Alcohol was thought to be useful as a stimulant to restore both mood and energy

In a medicinal context, alcohol was thought to be useful as a stimulant to restore both mood and energy. As one history noted:

There was a wide spectrum of views on its use in medicine. At one extreme were those who felt that as alcohol was a stimulant, it should be beneficial in all disease states....A problem for doctors was reconciling that brandy (the most commonly used form of alcohol) seemed to have both stimulant and sedative effects. However it is clear that the emergency use of brandy was as a stimulant [and such use continued into the twentieth century]....For lesser conditions, tonics were much used as stimulants and alcohol was the basis of many of these, the alcohol concentration of which was often greater than that of wine....[2]

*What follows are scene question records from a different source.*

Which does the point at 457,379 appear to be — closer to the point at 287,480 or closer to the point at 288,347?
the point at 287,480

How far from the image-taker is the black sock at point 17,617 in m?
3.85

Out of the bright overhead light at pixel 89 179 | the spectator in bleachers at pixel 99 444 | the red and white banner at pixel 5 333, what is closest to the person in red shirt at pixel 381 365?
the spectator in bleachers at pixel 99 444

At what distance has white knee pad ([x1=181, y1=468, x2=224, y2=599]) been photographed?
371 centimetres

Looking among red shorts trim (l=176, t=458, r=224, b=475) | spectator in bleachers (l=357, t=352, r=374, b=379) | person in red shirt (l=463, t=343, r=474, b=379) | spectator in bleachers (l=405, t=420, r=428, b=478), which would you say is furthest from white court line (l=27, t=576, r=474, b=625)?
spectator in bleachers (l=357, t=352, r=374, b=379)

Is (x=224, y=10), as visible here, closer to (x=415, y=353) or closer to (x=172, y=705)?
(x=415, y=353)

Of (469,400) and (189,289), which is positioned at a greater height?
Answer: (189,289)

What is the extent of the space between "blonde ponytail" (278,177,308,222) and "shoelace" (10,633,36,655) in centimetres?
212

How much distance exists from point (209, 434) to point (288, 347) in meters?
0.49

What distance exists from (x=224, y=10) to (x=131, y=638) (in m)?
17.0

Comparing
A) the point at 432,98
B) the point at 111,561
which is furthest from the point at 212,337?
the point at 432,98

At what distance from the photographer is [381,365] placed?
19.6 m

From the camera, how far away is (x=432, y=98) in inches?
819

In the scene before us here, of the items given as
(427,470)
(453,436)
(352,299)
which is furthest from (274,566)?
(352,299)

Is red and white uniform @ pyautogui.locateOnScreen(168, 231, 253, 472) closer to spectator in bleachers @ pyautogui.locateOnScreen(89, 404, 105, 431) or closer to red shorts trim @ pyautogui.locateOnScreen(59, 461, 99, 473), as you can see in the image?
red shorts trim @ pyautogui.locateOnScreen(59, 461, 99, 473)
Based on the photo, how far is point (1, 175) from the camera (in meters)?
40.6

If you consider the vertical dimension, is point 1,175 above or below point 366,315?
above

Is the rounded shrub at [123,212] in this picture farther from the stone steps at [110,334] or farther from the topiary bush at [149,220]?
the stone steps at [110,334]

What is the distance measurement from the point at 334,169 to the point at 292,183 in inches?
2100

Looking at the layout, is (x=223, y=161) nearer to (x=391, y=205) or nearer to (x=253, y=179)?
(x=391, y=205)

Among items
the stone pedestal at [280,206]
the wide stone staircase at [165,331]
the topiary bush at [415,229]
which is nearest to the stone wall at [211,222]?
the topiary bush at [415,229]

In the twenty-first century, a member who used morphine by injection to get high would be regarded as in violation of the Word of Wisdom. But, if they used it under a physician's supervision for a recognized condition for which its use was appropriate, that would be considered in harmony with the Word of Wisdom. Cancer patients, for example, do not lose their temple recommends simply because they require morphine. In a similar way, Joseph and his companions' use of wine prior to the martyrdom obviously did not trouble him or his contemporaries, because they understood their era's medical context.

Notes

  1. Joseph Smith, History of The Church of Jesus Christ of Latter-day Saints, 7 volumes, edited by Brigham H. Roberts, (Salt Lake City: Deseret Book, 1957), 6:616. Volume 6 link
  2. 2.0 2.1 Henry Guly, "Medicinal brandy," Resuscitation 82/7-2 (July 2011): 951–954.